::: Excerpted passage

You are viewing a plain text version of this content. The canonical link for it is here.
Posted to user@nutch.apache.org by DerFichtl <de...@gmail.com> on 2007/09/12 22:54:13 UTC

maybe dumb question about nutch index and segments file

i have tried to open a nutch generated index with zend_search_lucene and it
argues that there is no segments file ... and it is right. i have the
segments folder with the timestamp subdirs but there is no file named
"segments".

question: where is my segments file or is it not possible to use a nutch
index with zend framework ... a few weeks ago i tried the same with lucene
(using a nutch index) and i think i can remember that i had the same problem
... it looks for a segments file.

thanks
-- 
View this message in context: http://www.nabble.com/maybe-dumb-question-about-nutch-index-and-segments-file-tf4431983.html#a12643987
Sent from the Nutch - User mailing list archive at Nabble.com.

::::::

| Task set |
A - In the mailing-list post, what does zend_search_lucene complain is missing when the poster opens the Nutch-generated index?
B - Please return everything in the mailing-list post from "Posted to user@nutch.apache.org" down to "a segments file.".

::: Records supplied

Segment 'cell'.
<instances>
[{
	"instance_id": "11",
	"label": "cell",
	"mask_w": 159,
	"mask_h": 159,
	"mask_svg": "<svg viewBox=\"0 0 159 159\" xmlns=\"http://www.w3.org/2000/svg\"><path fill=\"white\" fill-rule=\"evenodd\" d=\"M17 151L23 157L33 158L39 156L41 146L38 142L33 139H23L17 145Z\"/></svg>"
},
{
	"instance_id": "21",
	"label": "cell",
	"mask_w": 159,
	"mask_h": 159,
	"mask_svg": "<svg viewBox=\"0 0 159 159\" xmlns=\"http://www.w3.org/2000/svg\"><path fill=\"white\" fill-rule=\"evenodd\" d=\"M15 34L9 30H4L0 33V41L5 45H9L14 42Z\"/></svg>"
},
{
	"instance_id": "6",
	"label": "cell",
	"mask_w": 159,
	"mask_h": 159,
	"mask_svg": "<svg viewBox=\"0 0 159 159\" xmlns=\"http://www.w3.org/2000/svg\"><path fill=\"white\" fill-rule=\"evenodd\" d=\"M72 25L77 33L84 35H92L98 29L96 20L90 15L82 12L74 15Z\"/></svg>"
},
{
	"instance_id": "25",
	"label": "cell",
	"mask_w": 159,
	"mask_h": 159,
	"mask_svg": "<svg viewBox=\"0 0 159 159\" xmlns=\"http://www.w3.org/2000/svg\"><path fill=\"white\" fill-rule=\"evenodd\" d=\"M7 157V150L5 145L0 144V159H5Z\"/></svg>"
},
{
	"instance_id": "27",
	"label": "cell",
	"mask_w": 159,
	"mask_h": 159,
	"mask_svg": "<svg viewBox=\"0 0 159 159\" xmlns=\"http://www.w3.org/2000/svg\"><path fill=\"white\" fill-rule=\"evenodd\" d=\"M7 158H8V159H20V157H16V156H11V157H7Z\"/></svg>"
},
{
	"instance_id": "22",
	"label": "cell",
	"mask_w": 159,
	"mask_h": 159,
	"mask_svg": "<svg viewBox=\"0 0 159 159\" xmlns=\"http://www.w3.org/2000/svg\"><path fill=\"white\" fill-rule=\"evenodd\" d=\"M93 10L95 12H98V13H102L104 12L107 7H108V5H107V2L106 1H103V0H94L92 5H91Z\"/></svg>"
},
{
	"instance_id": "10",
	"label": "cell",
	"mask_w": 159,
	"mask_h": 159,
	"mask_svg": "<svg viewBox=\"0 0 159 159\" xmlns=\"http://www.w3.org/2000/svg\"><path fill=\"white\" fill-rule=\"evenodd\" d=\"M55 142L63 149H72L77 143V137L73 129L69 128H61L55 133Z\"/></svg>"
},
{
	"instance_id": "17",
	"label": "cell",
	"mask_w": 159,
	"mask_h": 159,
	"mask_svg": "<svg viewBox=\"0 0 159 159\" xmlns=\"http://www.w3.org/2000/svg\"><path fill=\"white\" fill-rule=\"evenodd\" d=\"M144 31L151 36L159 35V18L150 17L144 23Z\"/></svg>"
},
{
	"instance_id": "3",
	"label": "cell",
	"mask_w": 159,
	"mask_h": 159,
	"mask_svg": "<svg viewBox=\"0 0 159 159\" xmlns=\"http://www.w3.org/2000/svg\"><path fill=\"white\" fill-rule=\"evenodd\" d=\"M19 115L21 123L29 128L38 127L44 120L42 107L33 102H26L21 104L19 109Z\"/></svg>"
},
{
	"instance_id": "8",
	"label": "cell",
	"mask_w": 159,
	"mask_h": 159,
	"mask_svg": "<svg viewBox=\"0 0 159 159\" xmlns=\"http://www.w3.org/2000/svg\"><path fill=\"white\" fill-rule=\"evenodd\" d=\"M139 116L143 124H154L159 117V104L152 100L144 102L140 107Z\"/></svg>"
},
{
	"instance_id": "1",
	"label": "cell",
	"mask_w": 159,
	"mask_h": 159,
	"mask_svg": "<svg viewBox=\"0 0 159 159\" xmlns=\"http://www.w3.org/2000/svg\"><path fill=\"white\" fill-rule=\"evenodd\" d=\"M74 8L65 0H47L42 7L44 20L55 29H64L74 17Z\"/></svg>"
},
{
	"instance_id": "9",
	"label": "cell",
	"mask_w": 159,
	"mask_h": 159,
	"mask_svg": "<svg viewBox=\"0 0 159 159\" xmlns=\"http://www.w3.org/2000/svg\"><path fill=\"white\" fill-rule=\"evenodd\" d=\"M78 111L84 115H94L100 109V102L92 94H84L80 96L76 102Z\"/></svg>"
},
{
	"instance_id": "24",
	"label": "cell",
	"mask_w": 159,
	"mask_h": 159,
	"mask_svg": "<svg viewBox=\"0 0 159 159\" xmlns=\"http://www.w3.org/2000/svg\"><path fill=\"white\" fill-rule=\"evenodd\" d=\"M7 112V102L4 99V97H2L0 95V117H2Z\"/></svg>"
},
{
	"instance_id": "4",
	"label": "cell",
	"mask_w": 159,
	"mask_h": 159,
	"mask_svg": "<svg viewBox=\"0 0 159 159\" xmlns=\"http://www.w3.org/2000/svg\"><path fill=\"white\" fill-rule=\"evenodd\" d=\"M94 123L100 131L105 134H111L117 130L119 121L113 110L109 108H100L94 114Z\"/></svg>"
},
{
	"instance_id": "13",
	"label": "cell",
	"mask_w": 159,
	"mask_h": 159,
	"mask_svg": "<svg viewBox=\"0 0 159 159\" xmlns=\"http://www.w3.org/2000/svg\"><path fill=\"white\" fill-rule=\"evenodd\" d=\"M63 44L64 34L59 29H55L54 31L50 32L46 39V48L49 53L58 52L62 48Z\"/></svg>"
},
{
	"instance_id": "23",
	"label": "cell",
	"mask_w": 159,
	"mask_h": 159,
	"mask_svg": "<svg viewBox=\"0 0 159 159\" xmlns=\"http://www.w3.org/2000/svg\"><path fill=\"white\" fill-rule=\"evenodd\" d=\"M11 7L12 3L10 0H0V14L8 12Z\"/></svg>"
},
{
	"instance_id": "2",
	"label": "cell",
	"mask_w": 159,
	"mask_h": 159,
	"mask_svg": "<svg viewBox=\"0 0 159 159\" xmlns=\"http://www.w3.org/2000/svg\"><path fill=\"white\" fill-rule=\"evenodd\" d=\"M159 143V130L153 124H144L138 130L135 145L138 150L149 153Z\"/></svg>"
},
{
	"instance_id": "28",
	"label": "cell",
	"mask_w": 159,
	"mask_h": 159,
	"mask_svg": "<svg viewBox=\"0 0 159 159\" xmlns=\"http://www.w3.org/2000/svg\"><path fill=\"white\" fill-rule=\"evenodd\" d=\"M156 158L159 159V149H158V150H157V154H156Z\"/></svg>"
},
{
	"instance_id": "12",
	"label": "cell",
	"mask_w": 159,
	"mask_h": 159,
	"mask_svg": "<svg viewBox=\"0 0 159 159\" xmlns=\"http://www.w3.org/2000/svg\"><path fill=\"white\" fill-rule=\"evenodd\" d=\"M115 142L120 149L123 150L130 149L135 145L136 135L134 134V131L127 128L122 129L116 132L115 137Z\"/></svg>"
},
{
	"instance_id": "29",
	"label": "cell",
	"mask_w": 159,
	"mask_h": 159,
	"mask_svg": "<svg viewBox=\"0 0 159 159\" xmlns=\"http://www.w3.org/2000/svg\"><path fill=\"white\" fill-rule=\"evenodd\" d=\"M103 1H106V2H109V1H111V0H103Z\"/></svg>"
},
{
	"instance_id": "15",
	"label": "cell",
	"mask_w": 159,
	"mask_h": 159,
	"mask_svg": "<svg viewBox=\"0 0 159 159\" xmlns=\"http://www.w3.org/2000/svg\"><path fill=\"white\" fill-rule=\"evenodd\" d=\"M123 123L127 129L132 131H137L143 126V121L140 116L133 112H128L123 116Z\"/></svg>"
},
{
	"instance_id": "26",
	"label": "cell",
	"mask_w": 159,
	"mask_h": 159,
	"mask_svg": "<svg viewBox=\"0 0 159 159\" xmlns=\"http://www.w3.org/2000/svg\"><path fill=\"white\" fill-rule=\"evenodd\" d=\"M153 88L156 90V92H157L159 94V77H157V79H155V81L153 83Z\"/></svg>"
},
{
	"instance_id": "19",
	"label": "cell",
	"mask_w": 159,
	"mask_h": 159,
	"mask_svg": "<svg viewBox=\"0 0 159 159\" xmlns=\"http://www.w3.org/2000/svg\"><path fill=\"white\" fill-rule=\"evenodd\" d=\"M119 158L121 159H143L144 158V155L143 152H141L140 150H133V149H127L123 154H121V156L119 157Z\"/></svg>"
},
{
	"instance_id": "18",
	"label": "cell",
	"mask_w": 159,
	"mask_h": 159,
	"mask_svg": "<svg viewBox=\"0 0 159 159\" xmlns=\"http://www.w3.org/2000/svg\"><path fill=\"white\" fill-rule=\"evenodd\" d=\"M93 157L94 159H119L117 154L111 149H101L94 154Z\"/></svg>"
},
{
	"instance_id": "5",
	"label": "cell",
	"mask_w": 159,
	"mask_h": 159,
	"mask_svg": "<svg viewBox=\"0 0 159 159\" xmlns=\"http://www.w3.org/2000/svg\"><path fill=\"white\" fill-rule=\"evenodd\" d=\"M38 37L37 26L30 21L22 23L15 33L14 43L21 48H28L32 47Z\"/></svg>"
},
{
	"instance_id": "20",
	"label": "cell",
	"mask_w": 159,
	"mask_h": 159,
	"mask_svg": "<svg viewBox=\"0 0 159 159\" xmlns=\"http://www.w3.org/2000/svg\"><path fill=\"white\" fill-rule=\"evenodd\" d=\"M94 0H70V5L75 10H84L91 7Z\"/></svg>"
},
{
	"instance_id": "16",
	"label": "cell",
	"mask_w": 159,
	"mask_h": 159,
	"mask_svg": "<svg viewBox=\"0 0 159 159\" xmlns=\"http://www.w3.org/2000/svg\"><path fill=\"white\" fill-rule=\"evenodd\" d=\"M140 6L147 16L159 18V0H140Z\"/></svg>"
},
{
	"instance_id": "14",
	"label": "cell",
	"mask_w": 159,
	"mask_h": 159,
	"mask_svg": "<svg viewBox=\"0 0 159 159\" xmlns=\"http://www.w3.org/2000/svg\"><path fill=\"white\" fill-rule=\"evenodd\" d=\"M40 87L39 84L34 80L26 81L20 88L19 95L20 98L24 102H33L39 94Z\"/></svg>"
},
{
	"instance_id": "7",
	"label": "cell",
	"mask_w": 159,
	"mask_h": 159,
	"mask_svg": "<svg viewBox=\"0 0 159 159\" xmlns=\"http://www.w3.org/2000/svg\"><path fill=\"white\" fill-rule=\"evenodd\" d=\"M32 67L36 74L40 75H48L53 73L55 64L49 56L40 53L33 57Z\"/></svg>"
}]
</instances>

::::::

| Solutions per task |
A - A segments file.

B -
Posted to user@nutch.apache.org by DerFichtl <de...@gmail.com> on 2007/09/12 22:54:13 UTC

maybe dumb question about nutch index and segments file

i have tried to open a nutch generated index with zend_search_lucene and it
argues that there is no segments file ... and it is right. i have the
segments folder with the timestamp subdirs but there is no file named
"segments".

question: where is my segments file or is it not possible to use a nutch
index with zend framework ... a few weeks ago i tried the same with lucene
(using a nutch index) and i think i can remember that i had the same problem
... it looks for a segments file.